== EXERCISE GOAL ==
Identify every line in the listing below that contains the word "small", and copy each of those lines. Case counts when matching.

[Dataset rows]
>>>
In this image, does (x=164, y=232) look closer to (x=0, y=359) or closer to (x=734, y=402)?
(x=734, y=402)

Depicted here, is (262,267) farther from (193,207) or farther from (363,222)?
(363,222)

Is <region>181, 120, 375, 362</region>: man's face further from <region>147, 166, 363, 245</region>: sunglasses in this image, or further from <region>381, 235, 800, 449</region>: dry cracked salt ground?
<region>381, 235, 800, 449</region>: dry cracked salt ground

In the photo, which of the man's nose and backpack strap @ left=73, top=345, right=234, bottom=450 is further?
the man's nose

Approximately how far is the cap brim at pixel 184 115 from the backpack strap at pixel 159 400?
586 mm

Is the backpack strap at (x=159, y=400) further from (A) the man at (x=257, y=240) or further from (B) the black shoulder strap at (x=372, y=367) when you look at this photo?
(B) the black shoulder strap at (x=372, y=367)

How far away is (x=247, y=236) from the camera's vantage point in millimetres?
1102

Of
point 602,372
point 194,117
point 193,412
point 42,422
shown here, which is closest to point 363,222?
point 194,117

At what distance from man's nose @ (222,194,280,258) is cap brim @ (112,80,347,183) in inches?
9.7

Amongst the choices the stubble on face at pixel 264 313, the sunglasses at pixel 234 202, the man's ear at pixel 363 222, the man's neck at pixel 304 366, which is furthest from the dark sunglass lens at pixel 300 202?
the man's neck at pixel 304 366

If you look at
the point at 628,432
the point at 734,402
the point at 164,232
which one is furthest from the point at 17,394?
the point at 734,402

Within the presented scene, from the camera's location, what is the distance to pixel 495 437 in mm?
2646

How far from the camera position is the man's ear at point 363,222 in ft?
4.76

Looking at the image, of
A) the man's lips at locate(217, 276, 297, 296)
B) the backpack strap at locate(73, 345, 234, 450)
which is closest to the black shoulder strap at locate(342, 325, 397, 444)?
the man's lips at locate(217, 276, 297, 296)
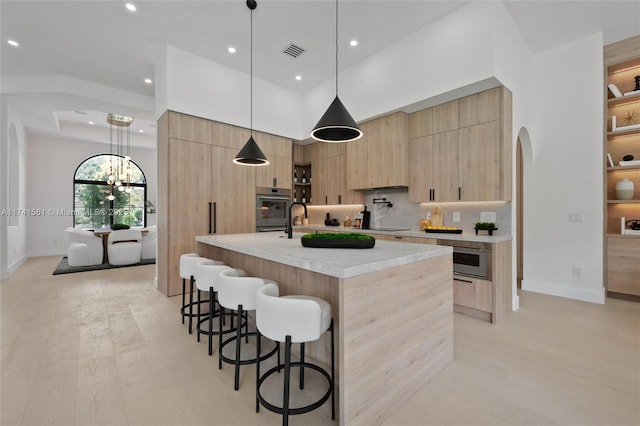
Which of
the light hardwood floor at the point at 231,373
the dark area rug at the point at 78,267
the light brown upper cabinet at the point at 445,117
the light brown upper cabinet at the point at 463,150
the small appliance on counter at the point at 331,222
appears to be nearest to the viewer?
the light hardwood floor at the point at 231,373

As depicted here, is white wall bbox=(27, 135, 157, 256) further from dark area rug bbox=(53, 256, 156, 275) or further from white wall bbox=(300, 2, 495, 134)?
white wall bbox=(300, 2, 495, 134)

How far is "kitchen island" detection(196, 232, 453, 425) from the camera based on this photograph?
151cm

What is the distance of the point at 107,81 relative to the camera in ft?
16.1

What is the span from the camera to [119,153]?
349 inches

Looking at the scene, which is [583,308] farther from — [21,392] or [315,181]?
[21,392]

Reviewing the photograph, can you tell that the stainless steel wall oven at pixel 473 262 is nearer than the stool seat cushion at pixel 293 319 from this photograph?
No

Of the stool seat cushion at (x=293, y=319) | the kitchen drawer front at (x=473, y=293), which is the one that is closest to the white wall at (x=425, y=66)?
the kitchen drawer front at (x=473, y=293)

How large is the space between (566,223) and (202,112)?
217 inches

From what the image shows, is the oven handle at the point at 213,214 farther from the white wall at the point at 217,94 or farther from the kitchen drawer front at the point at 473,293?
the kitchen drawer front at the point at 473,293

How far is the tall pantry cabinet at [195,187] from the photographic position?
13.4 ft

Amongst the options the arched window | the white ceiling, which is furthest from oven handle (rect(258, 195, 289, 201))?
the arched window

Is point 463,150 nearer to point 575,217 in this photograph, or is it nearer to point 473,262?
point 473,262

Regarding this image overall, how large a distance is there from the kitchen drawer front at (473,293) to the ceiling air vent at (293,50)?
12.5ft

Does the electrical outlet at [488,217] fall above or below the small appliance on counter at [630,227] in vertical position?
above
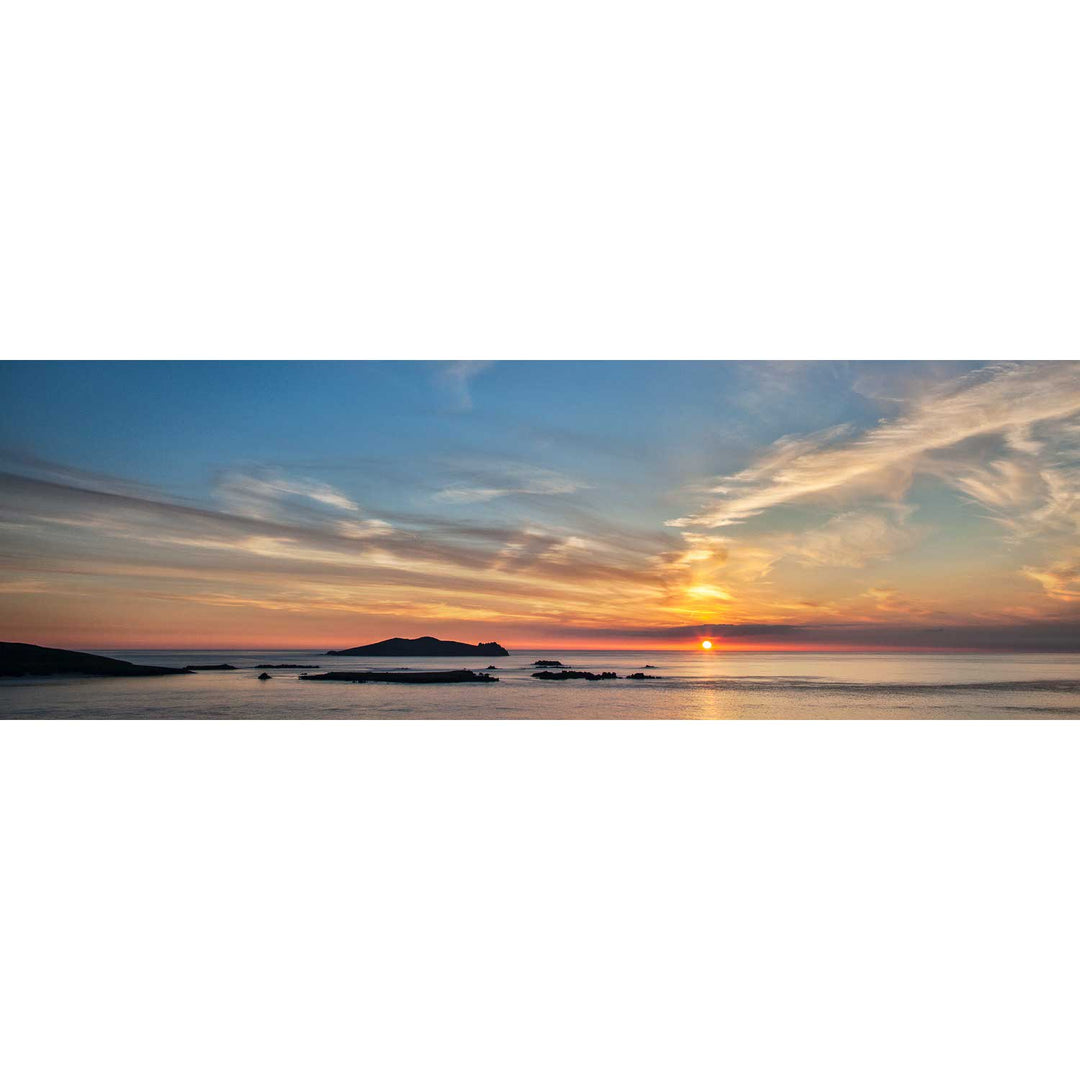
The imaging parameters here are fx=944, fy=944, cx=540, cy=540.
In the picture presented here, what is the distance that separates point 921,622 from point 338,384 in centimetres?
375

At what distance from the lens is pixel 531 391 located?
217 inches

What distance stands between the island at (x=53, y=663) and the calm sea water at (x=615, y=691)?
0.06 m

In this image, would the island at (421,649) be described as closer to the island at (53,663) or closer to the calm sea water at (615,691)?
the calm sea water at (615,691)

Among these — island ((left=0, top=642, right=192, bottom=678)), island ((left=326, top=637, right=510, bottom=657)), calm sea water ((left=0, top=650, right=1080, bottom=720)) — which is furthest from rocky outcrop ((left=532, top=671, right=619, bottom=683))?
island ((left=0, top=642, right=192, bottom=678))

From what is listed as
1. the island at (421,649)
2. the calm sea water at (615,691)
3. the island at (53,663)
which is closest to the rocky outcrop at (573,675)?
the calm sea water at (615,691)

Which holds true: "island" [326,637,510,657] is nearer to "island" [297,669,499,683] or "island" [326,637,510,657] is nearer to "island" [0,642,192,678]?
"island" [297,669,499,683]

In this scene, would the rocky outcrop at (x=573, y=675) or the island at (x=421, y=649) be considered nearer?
the island at (x=421, y=649)

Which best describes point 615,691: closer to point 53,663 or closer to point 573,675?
point 573,675

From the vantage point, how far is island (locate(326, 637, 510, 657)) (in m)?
5.82

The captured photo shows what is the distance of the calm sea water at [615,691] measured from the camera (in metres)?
5.31

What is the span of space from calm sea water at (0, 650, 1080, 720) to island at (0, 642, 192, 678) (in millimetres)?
62
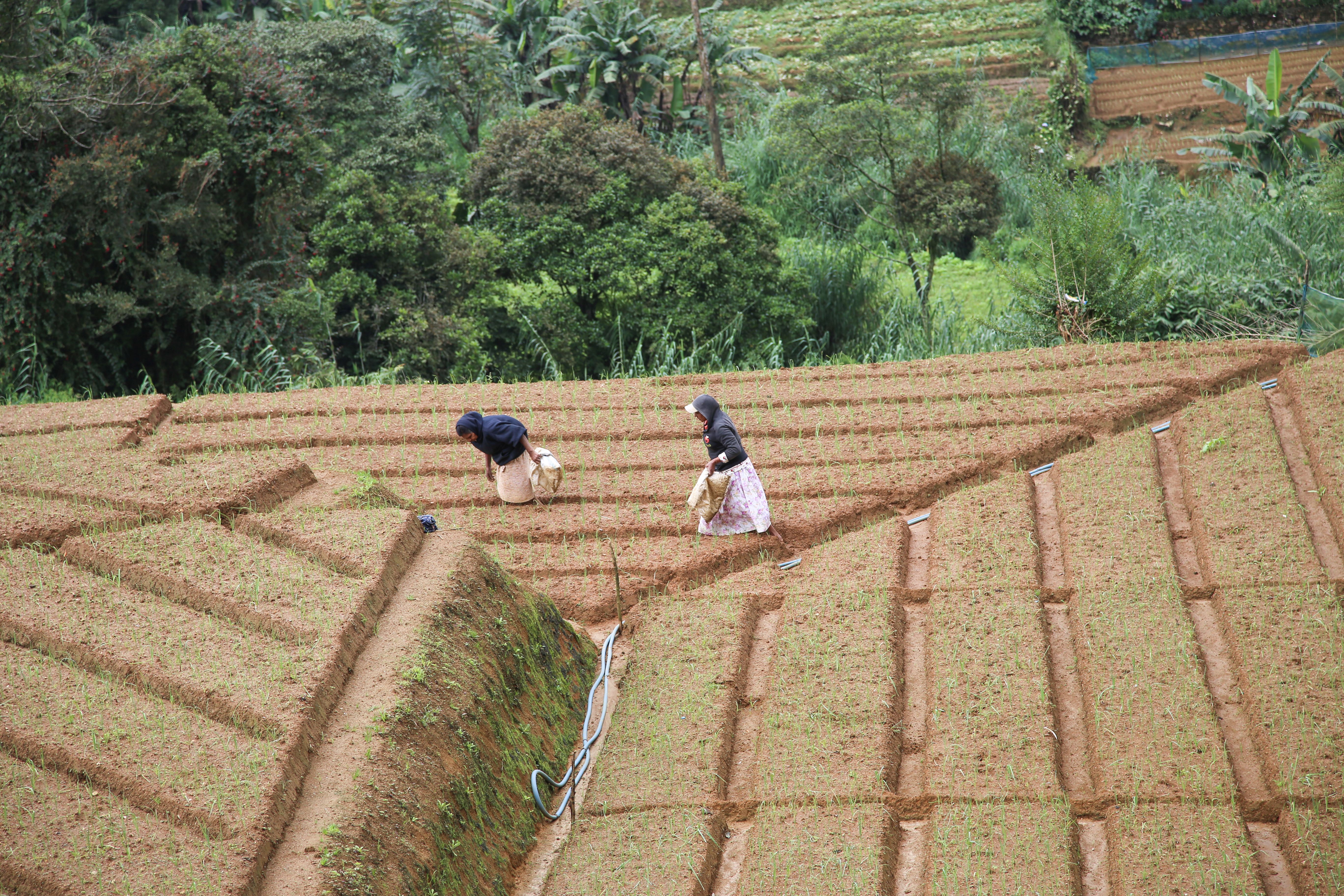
<<<
== THE COMPLETED TASK ==
the small appliance on counter at the point at 331,222
Does the electrical outlet at [488,217] fall above or below the small appliance on counter at [630,227] in vertical position?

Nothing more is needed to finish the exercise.